Over the years, there have been some spells here and there, and at one point, I believe we had not had sex for over a month, but this was also during a really hard time in my wifes life, so I understood,and things went back pretty much to normal. During my wifes pregnancies, we also had a pretty good sex life, but after the second child, she was not able to get the weight off, while she certainly lost a good bit of weight, she still has never been happy with her body since then.
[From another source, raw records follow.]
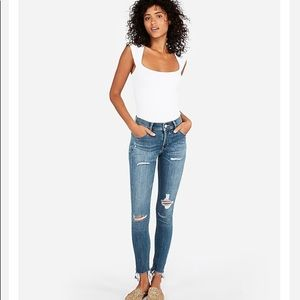 Express Mid Rise Ripped Ankle Cropped Jean 4 NWT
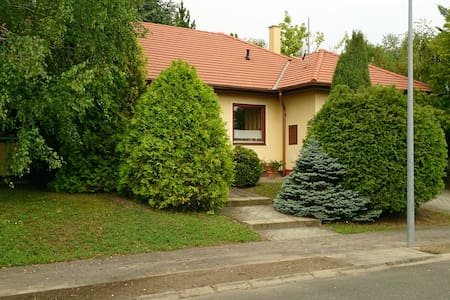 Ideal for a stopover near Budapest and M1, M0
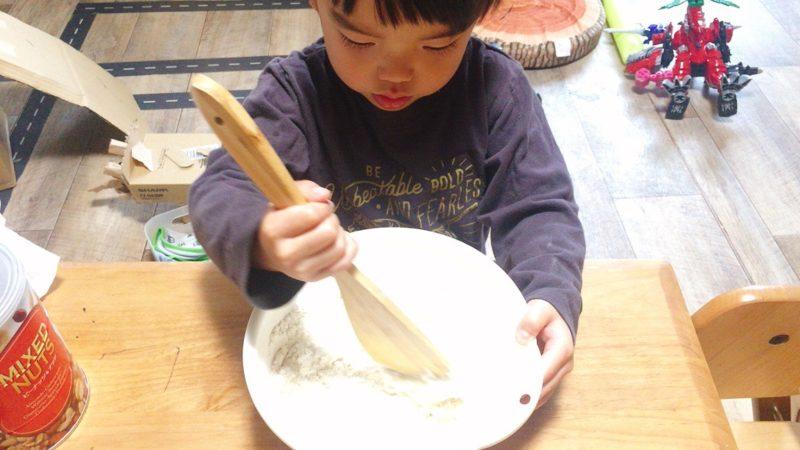 子供と作る手作りパンはヘラで粉が残らないように混ぜ合わせる。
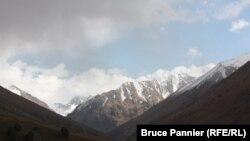 Қырғызстандағы тау бөктері (Көрнекі сурет).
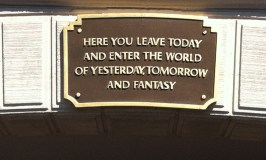 I heart Disneyland!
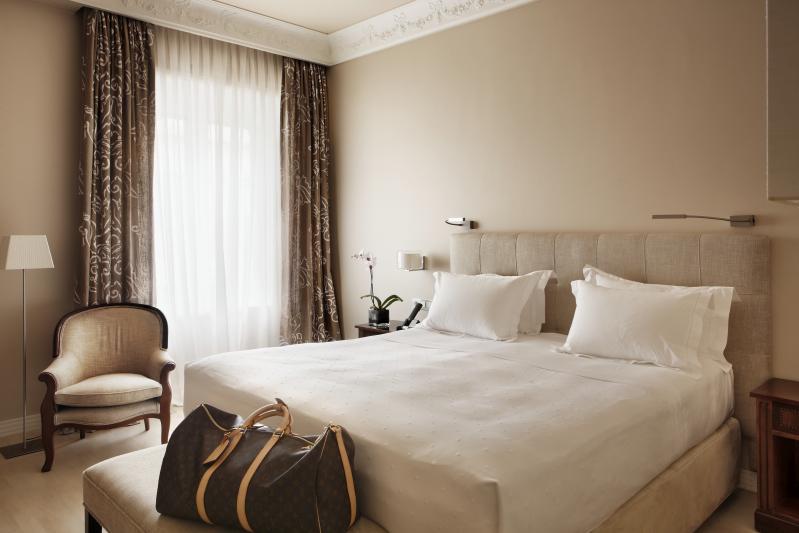 HotelRectorSalamanca deluxeroom_Fotor.jpg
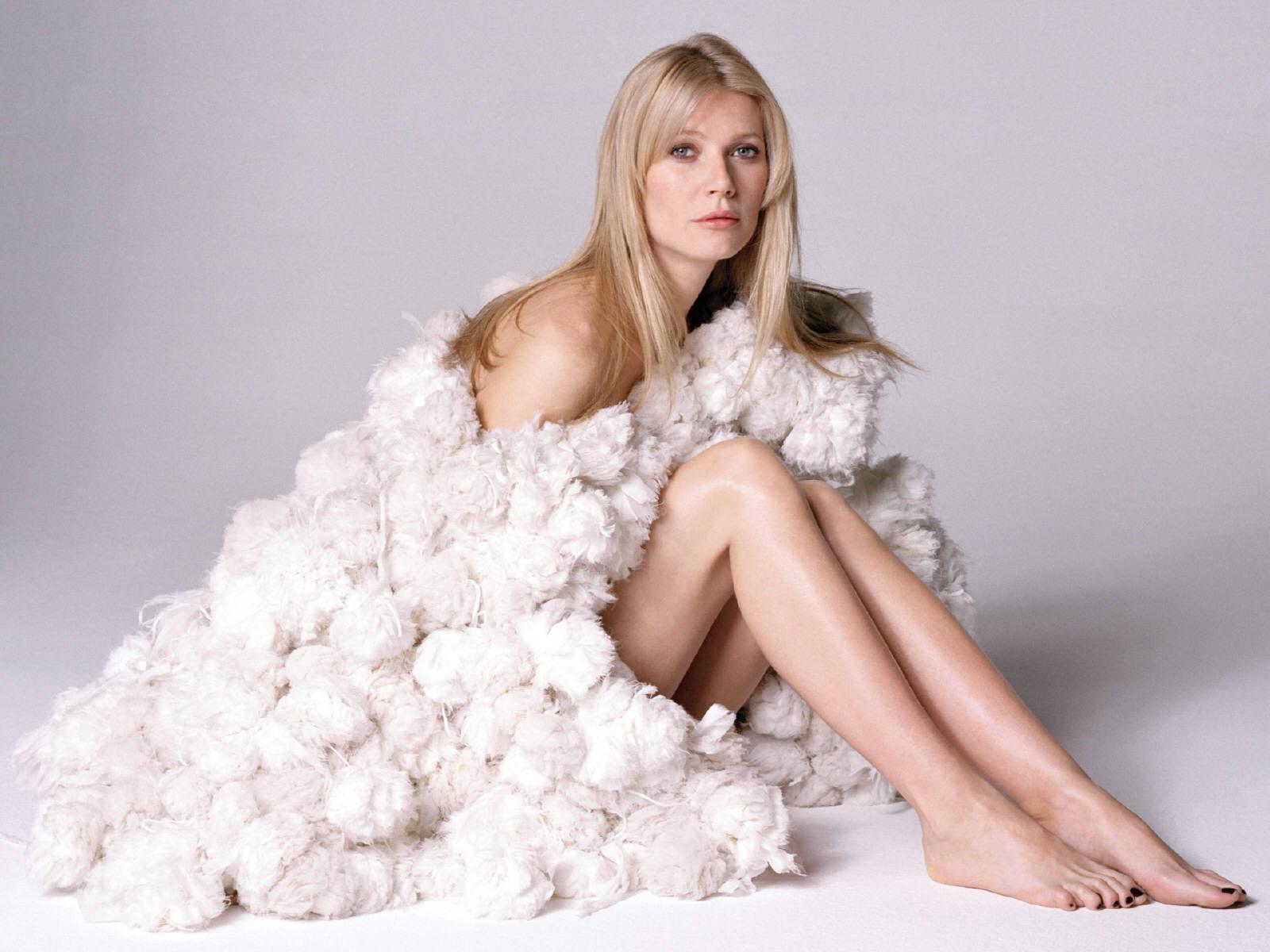 Gwyneth Paltrow Free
That said, I still find her very attractive, and super sexy. Over the past couple of years, she has experienced quite a few issues from emotional to physical related mostly to childbirth, and started frequently rejecting me when I would initiate. Then after completely just leaving it alone, and figuring she would initiate when she was ready, I got blasted for never initiating. The thing is, I was shut down so many times, I lot all confidence, and am not interested in feeling like I am forcing someone into sex. I then tried to get up my courage one time, and felt I was getting mixed signals, tried to initiate sex, and she got really mad at me, and said not now (this was really a killer for me, and made me quite mad at her, and sick of the games).

Over the past year, things have been really strange and sometimes awkward for me. There will be times that we have really great sex, but most of it is me wanting sex, but lacking the courage to initiate for fear of rejection, and then trying to ease into the initiation, but receiving no reciprocation. What makes it stranger is she will do something sexual to me during the day, such as grab me or play grind on me, but then when it comes to later in the evening, it is the same old ****. Basically she has just become a huge tease, and it drives me nuts.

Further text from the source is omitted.